Specifically, after accounting for those circumstances, the researchers estimated that mask mandates would have produced a 40 percent reduction in deaths, nationally. That finding had a 90 percent confidence interval, which describes the likely range of estimated outcomes. That means mandated mask-wearing would have reduced U.S. fatalities by anywhere from 17,000 to 55,000 from April 1 through June 1.

The 80 percent reduction in cases the researchers attributed to stay-at-home orders also had a 90 percent confidence interval, implying that those policies reduced the overall number of cases by anywhere from 500,000 to 3.4 million between April 1 and June 1.

Accounting for movement

In assessing the relationship between public policy and the course of the Covid-19 pandemic, the researchers used Google Mobility Reports data to assess a related question: To what extent does people’s behavior respond to state policy mandates, or to what extent does it stem from “private” or self-directed decisions, based on other information about the public-health situation?

The Google data included mobility measures showing the prevalence of visits to public transit, grocery stores, other retail establishments, and workplaces. Ultimately — again based on the timing of changes in mobility patterns in relation to state-level stay-at-home directives — the researchers concluded that adherence to government mandates accounts for about half of the observed reductions in travel.

“We compute that the policies played an important role, but also that the private responses of people played an equally important role,” Chernozhukov says. “It’s a combination of the two.”

The researchers note that they could not measure the effects of all important policy decisions on the reduction of Covid-19 transmission. Consider the school closures that occurred almost nationwide in mid-March: Because the timing of that policy change was so similar across the country, it is very difficult to estimate its effects. If some states had left their schools open longer, it would be easier to quantify what difference the closures made.

“We couldn’t reliably answer that question with our data because the school closures happened almost in one week, with very little variation,” Chernozhukov observes.

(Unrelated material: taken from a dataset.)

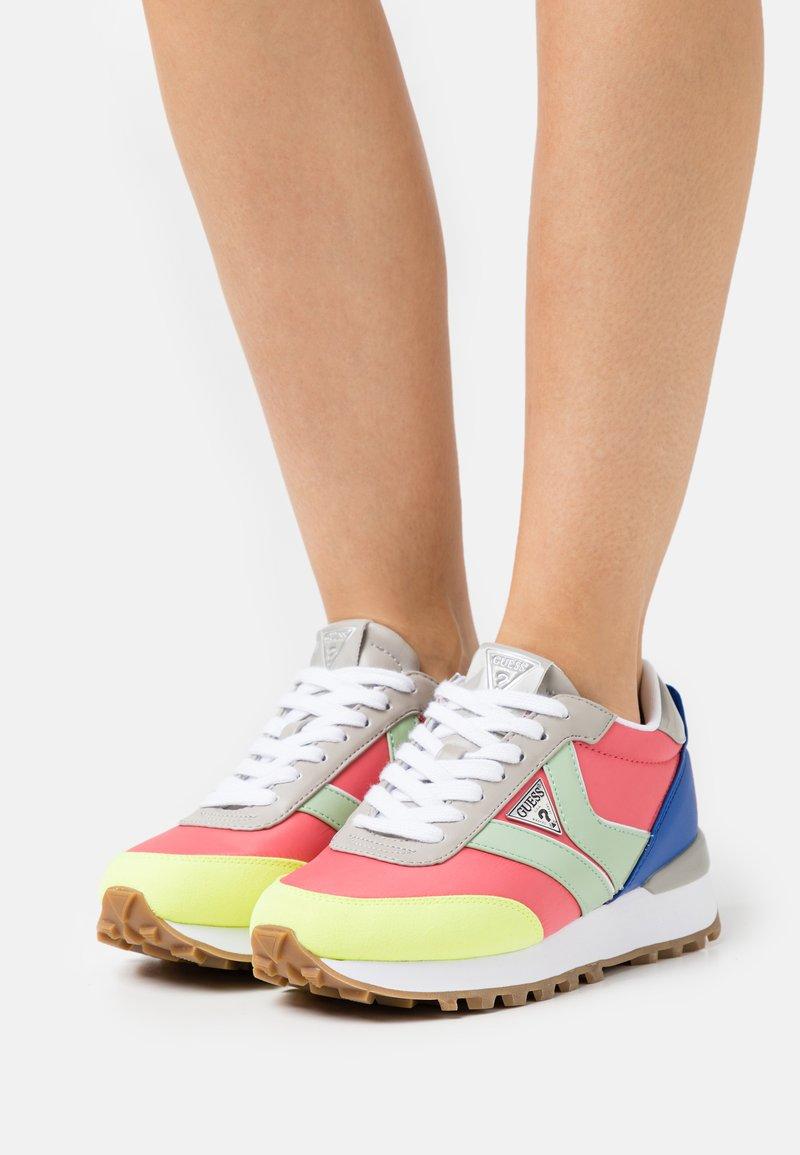 Guess - SAMSIN - Sneakersy niskie - pink/grey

However, given that many states have continued changing their policies after June 1, with significant variation in state-level mask policies and economic reopening plans, the scholars say they are continuing to study the subject, and plan to release more findings about it in the near future.

“We are continuing to analyze these issues, and we hope to produce another paper that focuses on the effects of mask mandates during the reopening phase,” Chernozhukov says.